Naruto © Masashi Kishimoto

Cerita ini murni dari saya :3

Rate: T

Warn: typo dimana-mana dan mungkin penulisan yang aneh (´Д⊂ヽ

Happy reading~

.

.

.

.

.

Aku terdiam sendiri di pojok ruangan ini. Kau tahu? Ruangan ini sangat pengap. Tidak tidak, bukannya tidak ada jendela, tetapi begini saja, coba kau bayangkan kau berada di dalam gudang atau ruangan berdebu apa saja yang tetap memiliki jendela sebagai sirkulasi udaranya? Pengap bukan?

Aah~ aku tidak tahu kapan aku akan terbebas dari ruangan ini. Semua orang yang datang ke sini hanya melihatku sebentar dan mereka meninggalkanku sendirian lagi di pojok ruangan ini. Apakah rupaku sudah seburuk itu sehingga orang pun enggan untuk memilikiku?

Hei! Aku tidak jelek, aku hanya antik. Tak tahukah kalian bahwa yang antik itu selalu cantik?

Kudengar lonceng di pintu masuk toko berbunyi sekali tadi. Ada yang datang berkunjung lagi kah? Mungkin mereka datang untuk melihat jam-jam antik atau guci-guci antik yang berada di rak depan sana. Jika pun mereka melihatku, itu hanya formalitas saja hanya untuk menghabiskan waktu selagi urusan pembayaran mereka selesai. Haaah~ kenapa aku tak diciptakan sebagai jam atau guci saja? Aku ingin melihat dunia luar seperti dulu, aku ingin seseorang merawatku seperti akulah barang berharga mereka satu-satunya.
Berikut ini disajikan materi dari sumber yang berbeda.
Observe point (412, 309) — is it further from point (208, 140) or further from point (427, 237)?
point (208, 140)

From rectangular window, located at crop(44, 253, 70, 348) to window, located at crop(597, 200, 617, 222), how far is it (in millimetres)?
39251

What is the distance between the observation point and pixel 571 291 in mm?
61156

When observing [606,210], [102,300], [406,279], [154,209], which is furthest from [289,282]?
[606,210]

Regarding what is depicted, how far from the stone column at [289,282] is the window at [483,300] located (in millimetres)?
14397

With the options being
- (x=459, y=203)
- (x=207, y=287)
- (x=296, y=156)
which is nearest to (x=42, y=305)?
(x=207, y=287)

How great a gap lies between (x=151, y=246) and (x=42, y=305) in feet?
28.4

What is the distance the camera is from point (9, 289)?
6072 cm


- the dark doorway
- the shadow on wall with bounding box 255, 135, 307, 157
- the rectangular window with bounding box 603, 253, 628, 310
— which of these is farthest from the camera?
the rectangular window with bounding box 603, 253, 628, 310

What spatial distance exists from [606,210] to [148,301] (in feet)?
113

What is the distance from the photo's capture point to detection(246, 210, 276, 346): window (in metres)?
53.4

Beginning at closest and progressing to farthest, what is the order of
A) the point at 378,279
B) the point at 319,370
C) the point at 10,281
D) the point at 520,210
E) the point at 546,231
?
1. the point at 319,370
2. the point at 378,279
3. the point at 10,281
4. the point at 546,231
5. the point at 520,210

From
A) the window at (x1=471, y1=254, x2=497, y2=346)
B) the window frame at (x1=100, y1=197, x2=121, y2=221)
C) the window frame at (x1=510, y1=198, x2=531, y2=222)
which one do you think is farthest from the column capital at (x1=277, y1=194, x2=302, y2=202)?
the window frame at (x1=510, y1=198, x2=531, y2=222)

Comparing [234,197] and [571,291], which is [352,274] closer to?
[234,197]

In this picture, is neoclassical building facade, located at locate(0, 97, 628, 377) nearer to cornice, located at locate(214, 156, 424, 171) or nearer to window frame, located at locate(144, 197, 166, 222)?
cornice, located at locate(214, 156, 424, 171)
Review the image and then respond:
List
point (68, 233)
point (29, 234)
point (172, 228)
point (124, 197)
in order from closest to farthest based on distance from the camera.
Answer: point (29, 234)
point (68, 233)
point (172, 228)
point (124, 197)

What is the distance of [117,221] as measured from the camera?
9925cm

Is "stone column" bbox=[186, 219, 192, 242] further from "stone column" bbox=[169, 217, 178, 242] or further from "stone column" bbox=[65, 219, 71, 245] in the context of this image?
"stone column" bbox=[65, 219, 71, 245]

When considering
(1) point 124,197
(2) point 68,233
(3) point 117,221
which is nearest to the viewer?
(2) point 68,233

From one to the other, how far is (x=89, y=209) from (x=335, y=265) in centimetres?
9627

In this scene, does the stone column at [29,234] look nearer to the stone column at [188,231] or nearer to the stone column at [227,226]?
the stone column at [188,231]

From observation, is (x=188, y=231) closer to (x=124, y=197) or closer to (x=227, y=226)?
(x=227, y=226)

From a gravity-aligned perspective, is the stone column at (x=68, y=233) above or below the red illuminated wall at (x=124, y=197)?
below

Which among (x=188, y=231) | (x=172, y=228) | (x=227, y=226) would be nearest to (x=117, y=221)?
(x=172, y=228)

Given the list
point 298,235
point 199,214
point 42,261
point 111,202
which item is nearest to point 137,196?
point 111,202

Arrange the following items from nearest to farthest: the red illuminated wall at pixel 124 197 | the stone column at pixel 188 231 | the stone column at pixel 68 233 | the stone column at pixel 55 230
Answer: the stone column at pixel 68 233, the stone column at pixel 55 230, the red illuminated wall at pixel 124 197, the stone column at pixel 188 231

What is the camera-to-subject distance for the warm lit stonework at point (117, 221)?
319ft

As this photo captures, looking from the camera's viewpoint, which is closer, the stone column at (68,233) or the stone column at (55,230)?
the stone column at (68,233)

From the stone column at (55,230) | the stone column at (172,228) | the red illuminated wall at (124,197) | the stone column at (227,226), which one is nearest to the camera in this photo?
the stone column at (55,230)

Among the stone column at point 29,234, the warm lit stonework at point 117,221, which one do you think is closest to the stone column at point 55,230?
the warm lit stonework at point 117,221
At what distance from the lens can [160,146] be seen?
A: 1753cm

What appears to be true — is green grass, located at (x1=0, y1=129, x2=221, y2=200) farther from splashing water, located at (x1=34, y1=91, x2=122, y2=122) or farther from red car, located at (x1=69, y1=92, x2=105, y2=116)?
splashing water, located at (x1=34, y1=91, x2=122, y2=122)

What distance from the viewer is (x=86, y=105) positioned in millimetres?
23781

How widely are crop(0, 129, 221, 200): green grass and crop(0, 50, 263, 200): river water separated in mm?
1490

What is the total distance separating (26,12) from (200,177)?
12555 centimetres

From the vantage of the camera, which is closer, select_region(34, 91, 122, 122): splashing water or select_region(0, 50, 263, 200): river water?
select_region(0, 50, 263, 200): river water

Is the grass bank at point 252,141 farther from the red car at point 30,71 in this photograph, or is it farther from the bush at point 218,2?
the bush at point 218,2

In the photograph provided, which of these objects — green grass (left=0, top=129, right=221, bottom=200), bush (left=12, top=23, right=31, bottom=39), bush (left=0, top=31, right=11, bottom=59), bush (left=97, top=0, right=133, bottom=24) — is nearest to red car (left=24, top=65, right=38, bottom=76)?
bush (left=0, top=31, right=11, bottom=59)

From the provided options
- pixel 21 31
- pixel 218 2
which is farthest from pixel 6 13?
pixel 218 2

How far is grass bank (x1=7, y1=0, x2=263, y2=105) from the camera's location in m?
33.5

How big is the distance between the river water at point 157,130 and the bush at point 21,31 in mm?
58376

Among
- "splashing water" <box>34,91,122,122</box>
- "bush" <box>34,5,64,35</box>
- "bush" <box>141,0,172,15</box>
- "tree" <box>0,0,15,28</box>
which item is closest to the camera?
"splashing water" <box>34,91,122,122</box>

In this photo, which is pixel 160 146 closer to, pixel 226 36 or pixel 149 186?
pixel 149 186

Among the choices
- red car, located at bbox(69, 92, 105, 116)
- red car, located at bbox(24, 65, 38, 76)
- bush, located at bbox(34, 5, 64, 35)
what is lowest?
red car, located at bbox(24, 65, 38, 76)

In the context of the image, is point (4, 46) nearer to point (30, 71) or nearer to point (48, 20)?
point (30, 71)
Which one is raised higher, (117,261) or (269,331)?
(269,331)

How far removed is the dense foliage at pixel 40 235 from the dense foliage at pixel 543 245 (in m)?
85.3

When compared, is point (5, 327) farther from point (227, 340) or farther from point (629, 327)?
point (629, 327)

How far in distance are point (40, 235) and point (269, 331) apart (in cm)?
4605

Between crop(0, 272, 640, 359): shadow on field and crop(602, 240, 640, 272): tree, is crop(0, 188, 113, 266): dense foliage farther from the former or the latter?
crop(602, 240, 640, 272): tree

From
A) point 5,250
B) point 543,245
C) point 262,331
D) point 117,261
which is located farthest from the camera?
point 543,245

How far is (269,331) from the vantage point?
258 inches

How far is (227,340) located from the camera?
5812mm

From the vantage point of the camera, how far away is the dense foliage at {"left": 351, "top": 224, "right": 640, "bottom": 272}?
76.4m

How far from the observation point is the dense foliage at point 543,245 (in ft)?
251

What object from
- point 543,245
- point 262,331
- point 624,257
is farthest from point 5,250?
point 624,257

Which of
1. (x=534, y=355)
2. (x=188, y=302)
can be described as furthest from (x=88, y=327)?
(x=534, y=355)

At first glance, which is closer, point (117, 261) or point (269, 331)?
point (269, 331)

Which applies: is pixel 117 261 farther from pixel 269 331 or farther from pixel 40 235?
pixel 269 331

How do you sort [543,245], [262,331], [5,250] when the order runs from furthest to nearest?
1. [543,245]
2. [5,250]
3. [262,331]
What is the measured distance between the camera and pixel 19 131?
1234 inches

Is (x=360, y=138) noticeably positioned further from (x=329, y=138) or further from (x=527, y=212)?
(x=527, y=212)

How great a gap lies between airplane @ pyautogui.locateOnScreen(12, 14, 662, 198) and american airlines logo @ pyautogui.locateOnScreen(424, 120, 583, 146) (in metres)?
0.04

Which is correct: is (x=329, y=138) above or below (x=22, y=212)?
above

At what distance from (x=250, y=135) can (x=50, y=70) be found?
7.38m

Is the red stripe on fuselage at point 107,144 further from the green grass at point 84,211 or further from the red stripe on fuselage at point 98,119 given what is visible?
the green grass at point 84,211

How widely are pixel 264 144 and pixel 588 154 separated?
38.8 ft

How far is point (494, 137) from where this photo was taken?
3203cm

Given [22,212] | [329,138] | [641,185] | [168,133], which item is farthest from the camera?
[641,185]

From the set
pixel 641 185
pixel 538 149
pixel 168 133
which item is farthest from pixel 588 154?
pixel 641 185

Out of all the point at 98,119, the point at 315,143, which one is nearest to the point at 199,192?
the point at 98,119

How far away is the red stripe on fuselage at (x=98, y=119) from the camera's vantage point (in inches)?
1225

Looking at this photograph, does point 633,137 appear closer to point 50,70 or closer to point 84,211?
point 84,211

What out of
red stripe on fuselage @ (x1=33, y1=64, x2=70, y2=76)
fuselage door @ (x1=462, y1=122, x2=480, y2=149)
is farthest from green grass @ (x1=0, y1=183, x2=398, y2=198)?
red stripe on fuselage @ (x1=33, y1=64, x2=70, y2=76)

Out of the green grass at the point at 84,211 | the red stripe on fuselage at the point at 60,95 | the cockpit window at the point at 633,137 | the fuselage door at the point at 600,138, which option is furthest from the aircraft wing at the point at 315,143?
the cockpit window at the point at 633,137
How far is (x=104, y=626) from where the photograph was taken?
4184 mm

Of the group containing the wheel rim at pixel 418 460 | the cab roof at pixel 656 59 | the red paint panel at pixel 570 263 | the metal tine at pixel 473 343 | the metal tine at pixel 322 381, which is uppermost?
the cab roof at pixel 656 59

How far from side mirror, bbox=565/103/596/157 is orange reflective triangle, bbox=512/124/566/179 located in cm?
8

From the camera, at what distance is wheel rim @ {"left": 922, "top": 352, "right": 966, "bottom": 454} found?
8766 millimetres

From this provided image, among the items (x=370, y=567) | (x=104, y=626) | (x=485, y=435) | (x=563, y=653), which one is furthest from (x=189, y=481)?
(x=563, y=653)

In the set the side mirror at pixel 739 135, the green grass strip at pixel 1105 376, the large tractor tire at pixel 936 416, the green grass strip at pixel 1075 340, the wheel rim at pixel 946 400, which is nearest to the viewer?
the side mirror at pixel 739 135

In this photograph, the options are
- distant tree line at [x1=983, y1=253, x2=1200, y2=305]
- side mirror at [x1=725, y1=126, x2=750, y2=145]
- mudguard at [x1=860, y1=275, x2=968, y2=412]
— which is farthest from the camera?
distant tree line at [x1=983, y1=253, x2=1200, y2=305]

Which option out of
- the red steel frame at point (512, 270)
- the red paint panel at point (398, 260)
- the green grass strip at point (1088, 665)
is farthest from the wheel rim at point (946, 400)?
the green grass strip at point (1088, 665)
Suara langkah yang berat yang asing ini terdengar seperti sedang melangkah menuju tempatku berada. Bolehkah aku berharap orang ini nanti yang akan membebaskan aku dari tempat yang pengap ini?

Yang kulihat di hadapanku ini adalah seorang laki-laki tampan yang mengenakan setelan mahal. Orang berada kah? Ah, mungkin orang ini seperti orang-orang kebanyakan yang sebelumnya telah aku sebutkan. Hanya melihat-lihat.

"Berapa kau memasang harga untuk sepeda ini?"

He?

Apa benar orang kaya ini menanyakan hargaku? Menanyakan harga untuk sebuah sepeda usang ah, maksudku antik sepertiku?

"Ah, untuk sepeda itu terserah anda saja tuan. Tak ada yang tertarik dengan sepeda usang itu, jika anda tidak datang ... mungkin aku sudah mengirim sepeda itu ke tempat daur ulang,"

Jawaban dari pemilik toko membuat hatiku sakit. Hei, aku tahu sepeda tak mempunyai hati tapi tak ada salahnya bukan aku menggunakan kata "hati" untuk menjelaskan perasaanku yang sakit mendengar perkataan yang diucapkan pemilik toko?

"Hn. Ambil ini dan sepeda ini menjadi milikku," Dan aku lihat laki-laki tadi memberikan segepok uang ke pemilik toko. Wow. Aku. Bebas.

Sekarang aku merasakan tangan besarnya mengusap seluruh permukaanku guna membersihkan debu yang ada. Aku bisa merasakannya. Kehangatan tangan ini ... aku percaya orang kaya ini akan merawatku sepenuh hati. Iya, orang kaya yang rela mengeluarkan uang banyak demi sebuah sepeda usang sepertiku.

.

.

.

Aku merasakan segarnya air mengguyur seluruh permukaanku. Ah, sudah berapa lama aku tidak dibersihkan seperti ini. Sungguh bersyukur aku berpindah tangan ke orang yang sama-sama menyayangiku seperti pemilik sebelumnya yang sudah terlebih dahulu pergi ke pangkuan Tuhan.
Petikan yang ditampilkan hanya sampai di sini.